(Dataset excerpts)
----
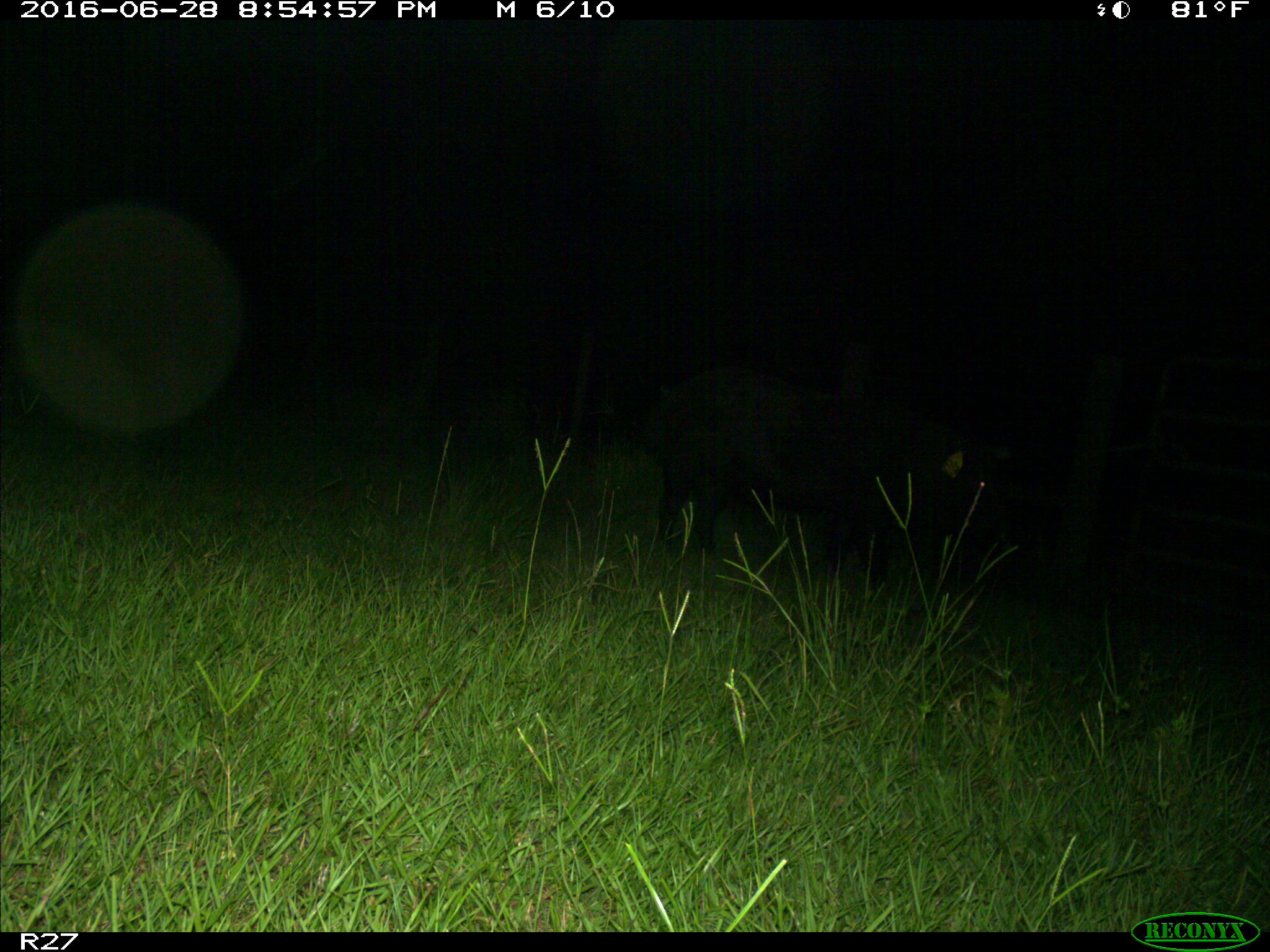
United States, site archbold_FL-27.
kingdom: Animalia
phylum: Chordata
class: Mammalia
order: Artiodactyla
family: Suidae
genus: Sus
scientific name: Sus scrofa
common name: wild boar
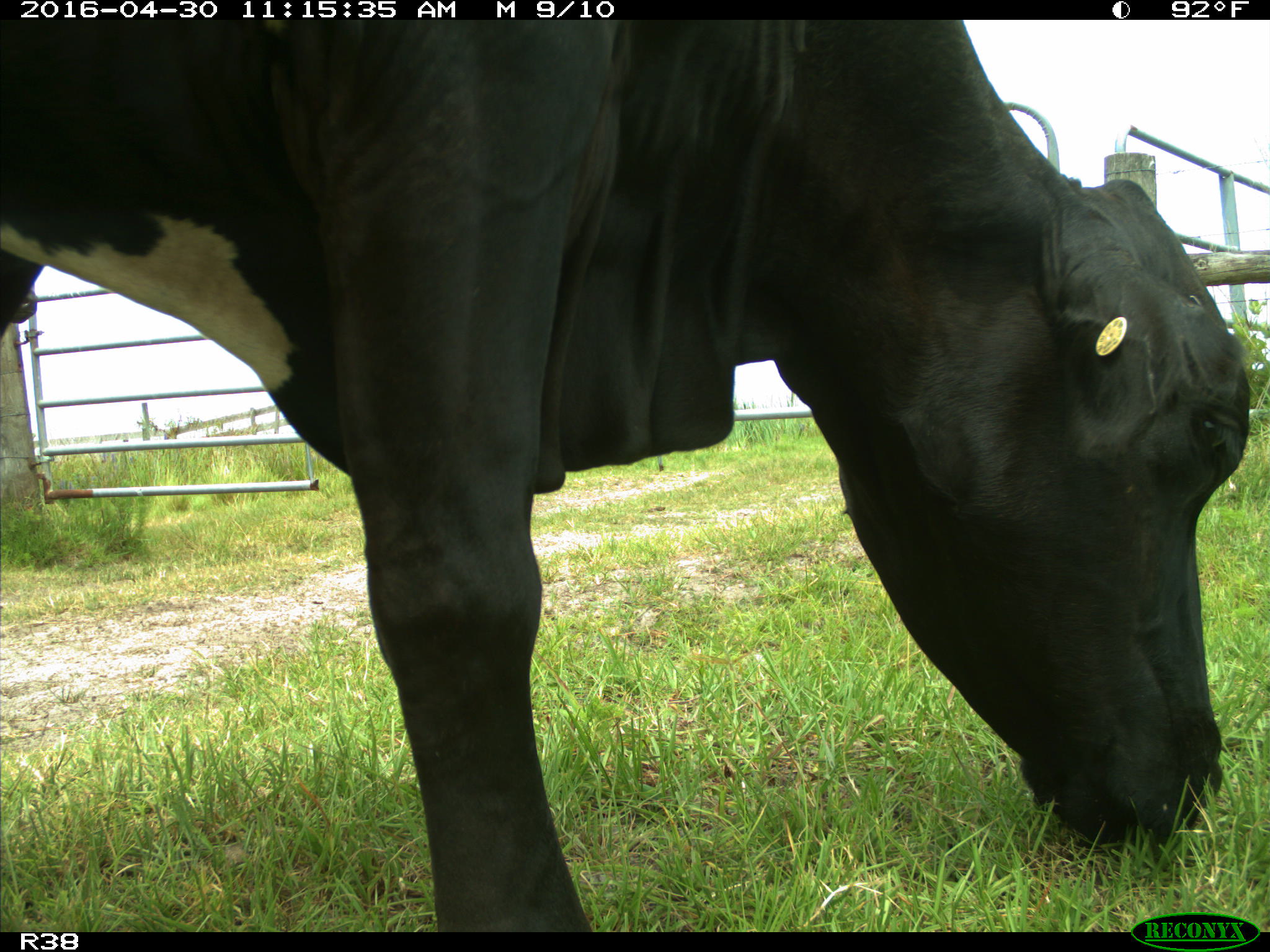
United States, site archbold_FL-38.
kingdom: Animalia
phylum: Chordata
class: Mammalia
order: Artiodactyla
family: Bovidae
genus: Bos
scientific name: Bos taurus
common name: domestic cow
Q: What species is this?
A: Bos taurus (domestic cow).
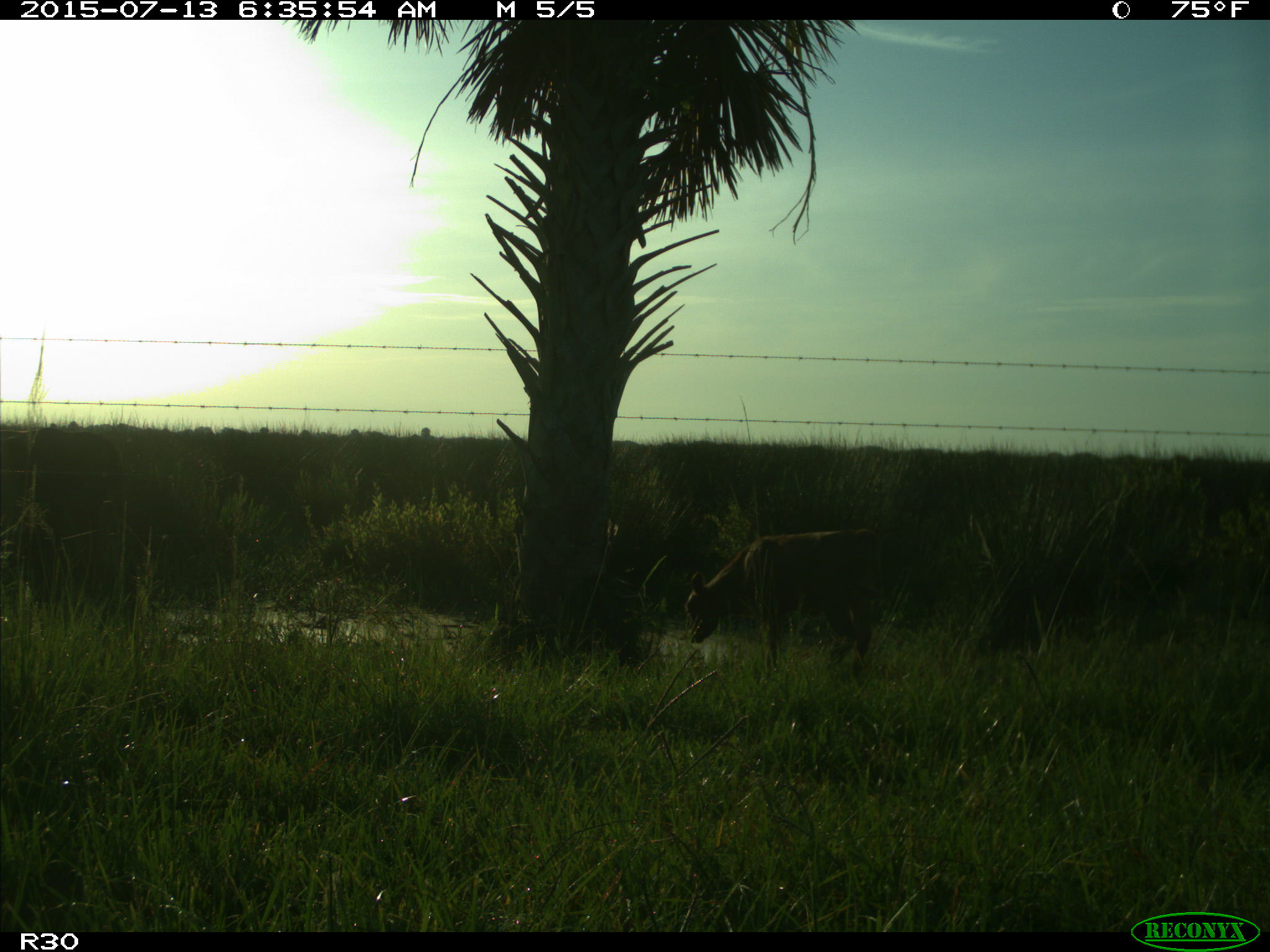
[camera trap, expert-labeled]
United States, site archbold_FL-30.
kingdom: Animalia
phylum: Chordata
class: Mammalia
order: Artiodactyla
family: Bovidae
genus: Bos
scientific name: Bos taurus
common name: domestic cow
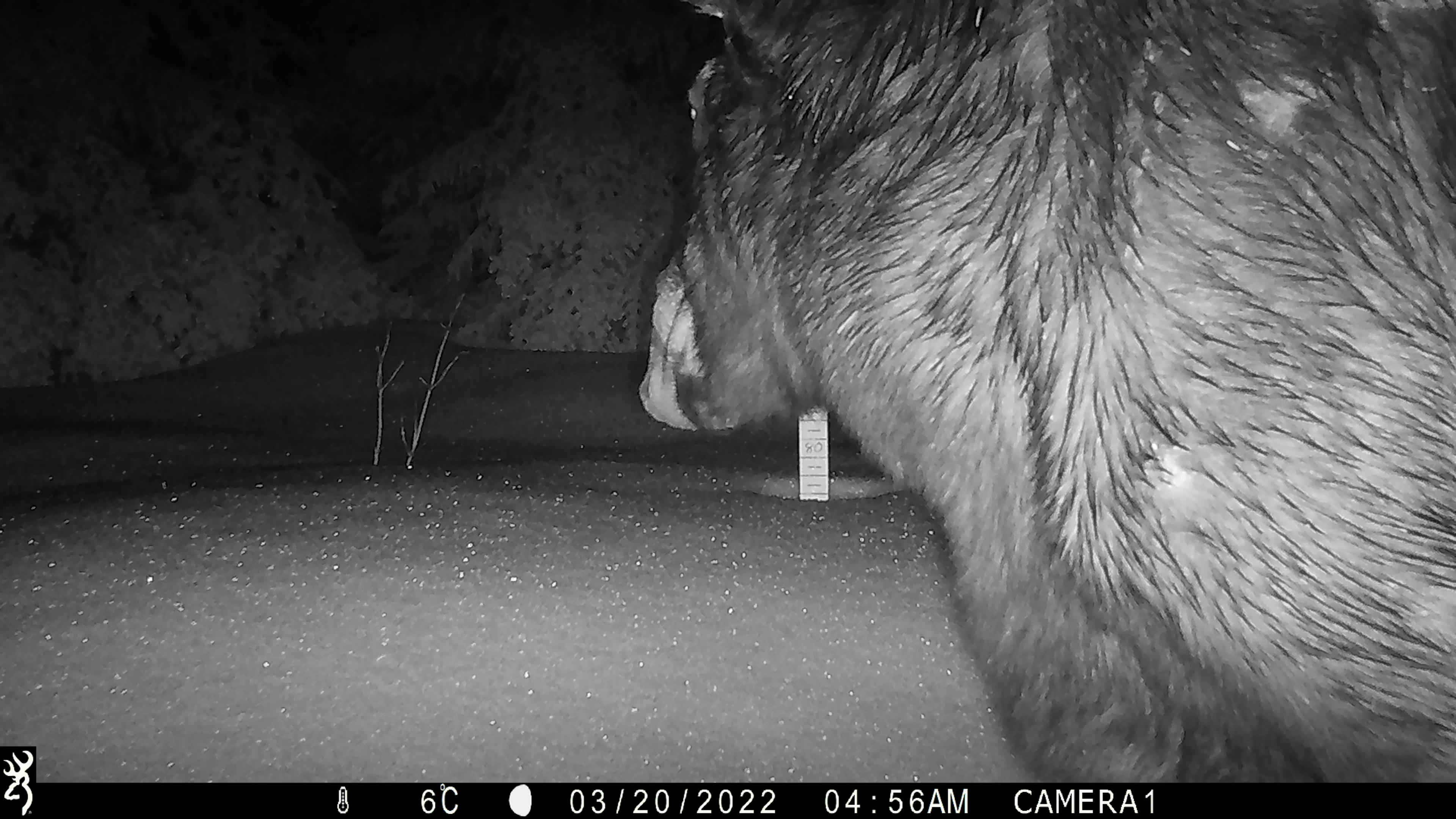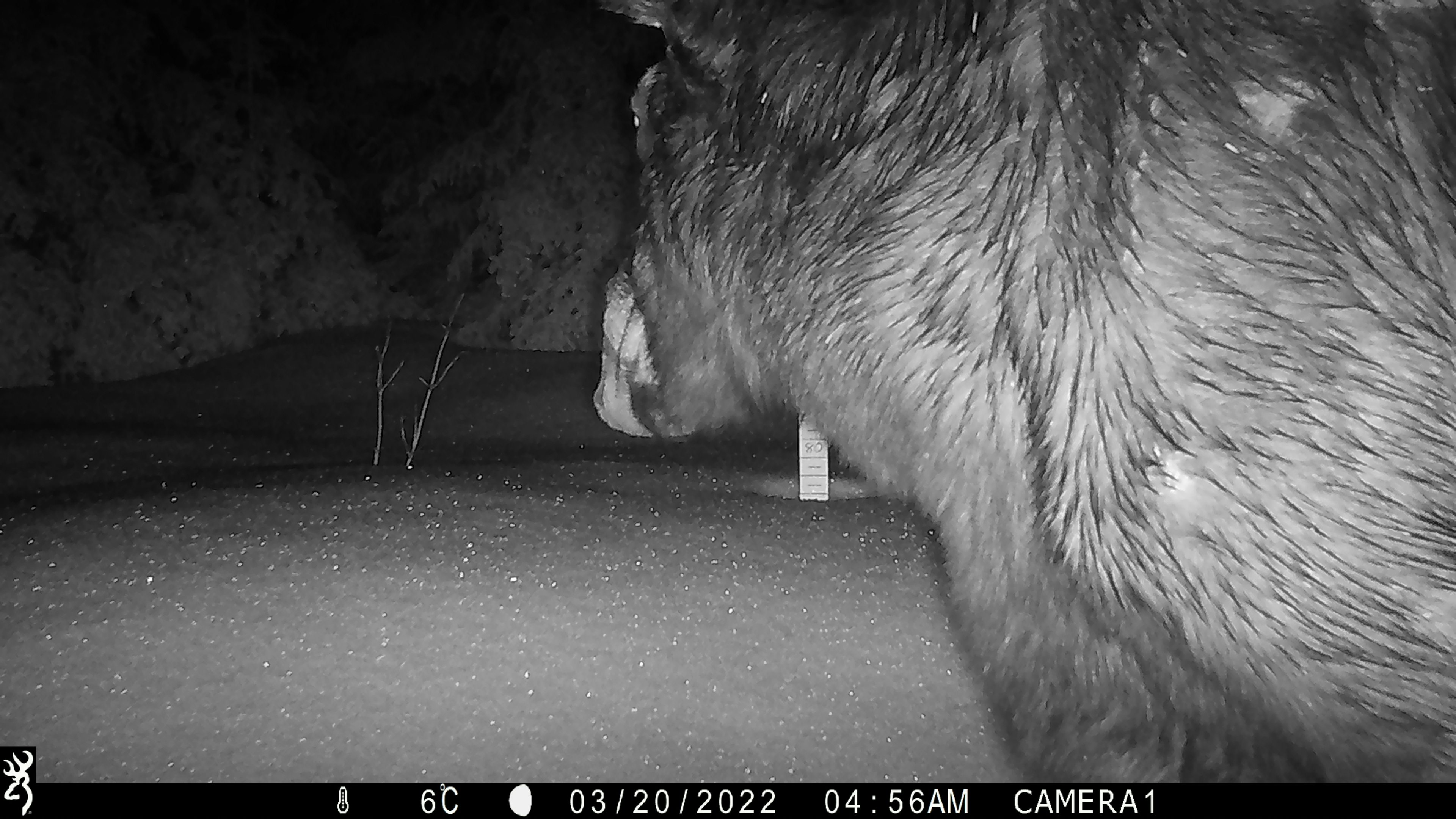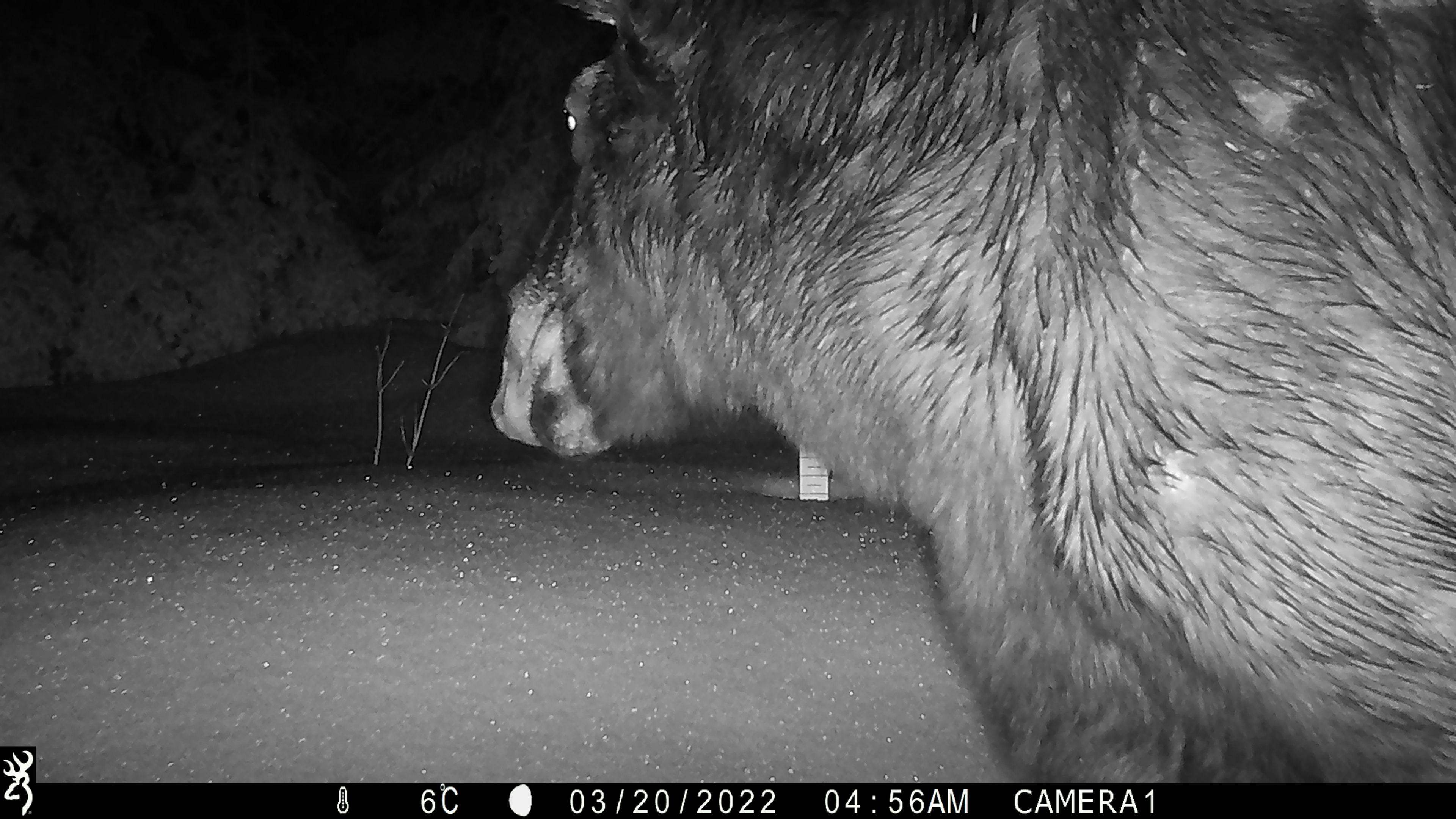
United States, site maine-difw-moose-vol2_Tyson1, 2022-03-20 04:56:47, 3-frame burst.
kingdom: Animalia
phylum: Chordata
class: Mammalia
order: Artiodactyla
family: Cervidae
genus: Alces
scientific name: Alces alces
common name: moose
----
■ WHAT IS BEING ASKED ■
All of the data should come back exactly as written, but without pictures.

■ ANSWER SECTION ■
United States, site archbold_FL-27.
kingdom: Animalia
phylum: Chordata
class: Mammalia
order: Artiodactyla
family: Suidae
genus: Sus
scientific name: Sus scrofa
common name: wild boar
United States, site archbold_FL-38.
kingdom: Animalia
phylum: Chordata
class: Mammalia
order: Artiodactyla
family: Bovidae
genus: Bos
scientific name: Bos taurus
common name: domestic cow
Q: What species is this?
A: Bos taurus (domestic cow).
[camera trap, expert-labeled]
United States, site archbold_FL-30.
kingdom: Animalia
phylum: Chordata
class: Mammalia
order: Artiodactyla
family: Bovidae
genus: Bos
scientific name: Bos taurus
common name: domestic cow
United States, site maine-difw-moose-vol2_Tyson1, 2022-03-20 04:56:47, 3-frame burst.
kingdom: Animalia
phylum: Chordata
class: Mammalia
order: Artiodactyla
family: Cervidae
genus: Alces
scientific name: Alces alces
common name: moose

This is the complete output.